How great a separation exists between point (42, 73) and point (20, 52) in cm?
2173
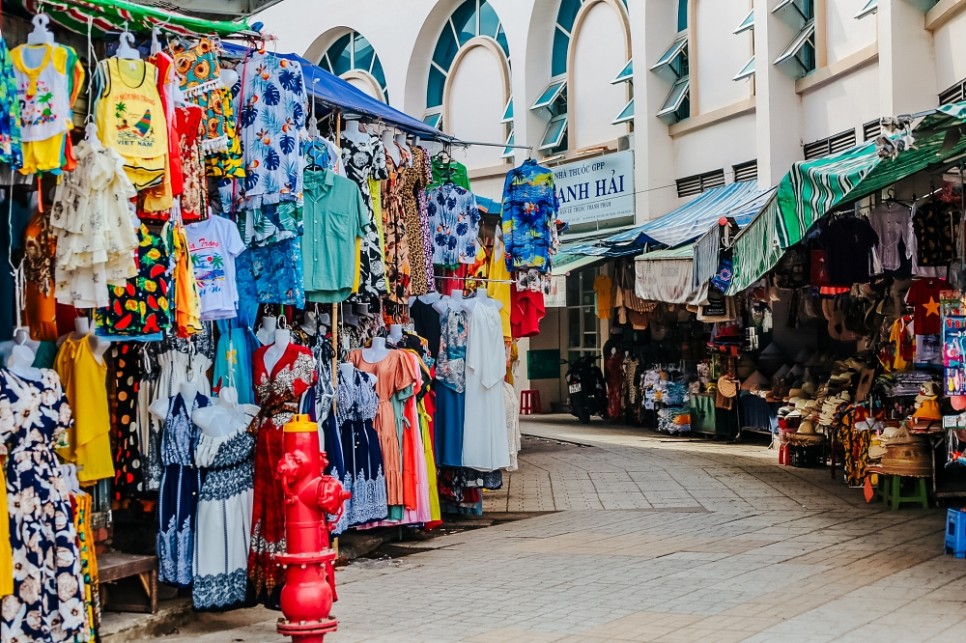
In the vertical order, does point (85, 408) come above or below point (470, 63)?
below

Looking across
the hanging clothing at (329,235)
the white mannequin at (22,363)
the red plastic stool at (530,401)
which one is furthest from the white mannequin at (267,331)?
the red plastic stool at (530,401)

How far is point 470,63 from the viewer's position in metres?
24.3

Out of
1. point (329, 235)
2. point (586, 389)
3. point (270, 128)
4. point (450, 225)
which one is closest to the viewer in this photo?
point (270, 128)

Stated problem:
Could you copy all of the material above word for word, leaving out the picture?

Completed exercise:
How great a separation exists between point (42, 73) and point (20, 52) in cm?
2173
In the vertical order, does point (85, 408) come above or below point (470, 63)?
below

Looking across
the hanging clothing at (329,235)
the white mannequin at (22,363)
the red plastic stool at (530,401)
which one is furthest from the white mannequin at (267,331)?
the red plastic stool at (530,401)

How far is point 470,63 from the viewer's position in metres?
24.3

Out of
1. point (329, 235)
2. point (586, 389)
3. point (270, 128)
4. point (450, 225)
which one is closest to the viewer in this photo?
point (270, 128)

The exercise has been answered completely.